### [Objetivo da tarefa]
Prossiga com o texto sobre a decisão do STJ acerca da valorização de imóvel após rescisão contratual por atraso da obra. Comece logo após a última frase apresentada.

### [Trecho do texto]
-=-=-=-=-

Valorização de imóvel após rescisão contratual por atraso da obra não gera direito a indenização

A Terceira Turma do Superior Tribunal de Justiça (STJ) não reconheceu o direito a indenização pela valorização de imóvel comprado na planta, pleiteada por comprador que requereu rescisão judicial do contrato de promessa de compra e venda antes da entrega do bem, em virtude de atraso na conclusão da obra.

Ao rejeitar, por unanimidade, o recurso do comprador, o colegiado registrou que a eventual valorização do imóvel não se enquadra como perdas e danos, bem como não significa a frustração de um ganho que ele pudesse legitimamente esperar.

O relator, ministro Villas Bôas Cueva, afirmou que o acréscimo de valor do imóvel pleiteado pelo comprador não decorreu da inexecução do contrato – como exigido no artigo 43, inciso II, da Lei 4.591/1964 –, mas de fatores externos, de ordem eminentemente econômica.

Rescisão do contrato e lucros cessantes

Após a incorporadora apresentar novo cronograma de conclusão da obra, com atraso de cerca de 14 meses em relação ao prazo inicial, o consumidor ajuizou ação pleiteando a rescisão do contrato de compra de dois apartamentos e a indenização de perdas e danos e de lucros cessantes.

O juiz de primeiro grau determinou a resolução do contrato e a restituição dos valores pagos pelo comprador. O Tribunal de Justiça do Rio de Janeiro (TJRJ) ordenou também o pagamento de lucros cessantes, com base no preço de mercado do aluguel das unidades prometidas, por todo o período do atraso até a data da rescisão do contrato.

Ao STJ, o consumidor pediu que, no cálculo da indenização por dano material, fosse incluída a valorização do imóvel no período compreendido entre a assinatura do contrato e a data prometida para a efetiva entrega do prédio.

Eventual valorização de imóvel não equivale a perdas e danos

O ministro Villas Bôas Cueva explicou que, conforme o artigo 403 do Código Civil, as perdas e danos só incluem os prejuízos efetivos e os lucros cessantes causados por efeito direto e imediato da inexecução do contrato, ainda que esta resulte de dolo do devedor. Assim, a tese do comprador dos imóveis “não encontra amparo legal”.

O relator apontou jurisprudência do STJ que diz ser a valorização de imóvel um fenômeno meramente econômico, e não fruto ou produto do bem, pois ela decorre da própria existência do imóvel no decorrer do tempo, conjugada a outros fatores, como localização e estado de conservação (REsp 1.349.788).

De acordo com o ministro, não há relação de causalidade entre o prejuízo alegado pelo adquirente e o comportamento da incorporadora, pois, ainda que não houvesse atraso da obra, poderia ocorrer uma mudança no preço do imóvel ao longo do tempo.

“O inadimplemento contratual verificado na hipótese caracteriza, sob o prisma da causa eficiente, um evento de natureza secundária e meramente condicionante, incapaz de produzir o liame necessário à indução do dever de indenizar”, afirmou.

-=-=-=-=-

### [Material selecionado]
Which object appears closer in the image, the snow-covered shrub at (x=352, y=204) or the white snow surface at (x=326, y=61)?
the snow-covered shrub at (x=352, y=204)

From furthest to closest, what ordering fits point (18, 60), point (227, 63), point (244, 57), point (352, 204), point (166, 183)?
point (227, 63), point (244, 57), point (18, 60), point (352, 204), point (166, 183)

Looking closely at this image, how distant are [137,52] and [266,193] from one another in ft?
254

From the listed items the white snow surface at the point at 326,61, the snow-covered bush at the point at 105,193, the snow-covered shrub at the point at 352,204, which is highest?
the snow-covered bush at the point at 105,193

-=-=-=-=-

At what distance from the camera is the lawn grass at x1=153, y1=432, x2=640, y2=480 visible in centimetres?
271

-=-=-=-=-

### [Resposta do exercício]
Comprador poderia esperar conclusão da obra

Villas Bôas Cueva lembrou que, no caso de adiamento na entrega, além da rescisão contratual, o artigo 43-A, parágrafo 2º, da Lei 4.591/1964 faculta ao comprador esperar pela conclusão da obra, de modo a incorporar ao seu patrimônio uma eventual valorização do imóvel adquirido na planta, com direito à indenização de 1% do valor efetivamente pago à incorporadora, para cada mês de atraso (pro rata die).

Para o ministro, no entanto, ao optar por desfazer o negócio, o comprador preferiu receber a integralidade dos valores pagos, devidamente atualizados, a aguardar uma eventual e incerta valorização futura dos apartamentos prontos – circunstância que não gera para a incorporadora o dever de indenizar.

“A eventual frustração da expectativa de lucro ventilada na hipótese não decorre de um ato compulsório imposto pelo vendedor, mas da opção pela resolução antecipada do contrato, livremente exercida pelo próprio adquirente”, concluiu o relator.

O recurso ficou assim ementado:

RECURSO ESPECIAL. DIREITO CIVIL. CONSUMIDOR. INCORPORAÇÃO IMOBILIÁRIA. COMPRA E VENDA. IMÓVEL. ENTREGA. ATRASO. ALTERAÇÃO. CRONOGRAMA. RESOLUÇÃO JUDICIAL. CONTRATO. OPÇÃO. ADQUIRENTE. STATUS QUO ANTE. RETORNO. RESTITUIÇÃO. VALORIZAÇÃO. PERDAS E DANOS. NÃO INTEGRAÇÃO. VIOLAÇÃO. LEI FEDERAL. AFASTAMENTO. DISSÍDIO JURISPRUDENCIAL. SIMILITUDE FÁTICA. AUSÊNCIA.
1. Recurso especial interposto contra acórdão publicado na vigência do Código de Processo Civil de 2015 (Enunciados Administrativos nºs 2 e 3⁄STJ).
2. Não se conhece do recurso especial interposto pela alínea “c” do permissivo constitucional quando ausente a similitude fática entre os casos confrontados.
3. De acordo com o artigo 43, inciso II, da Lei nº 4.591⁄1964, o incorporador deve responder civilmente pela execução da incorporação, devendo indenizar os adquirentes dos prejuízos que a estes advierem do fato de não se concluir a edificação ou de se retardar injustificadamente a conclusão das obras.
4. Eventual valorização do imóvel não se enquadra no conceito de perdas e danos. Não representa uma diminuição do patrimônio do adquirente, nem significa a perda de um ganho que se devesse legitimamente esperar.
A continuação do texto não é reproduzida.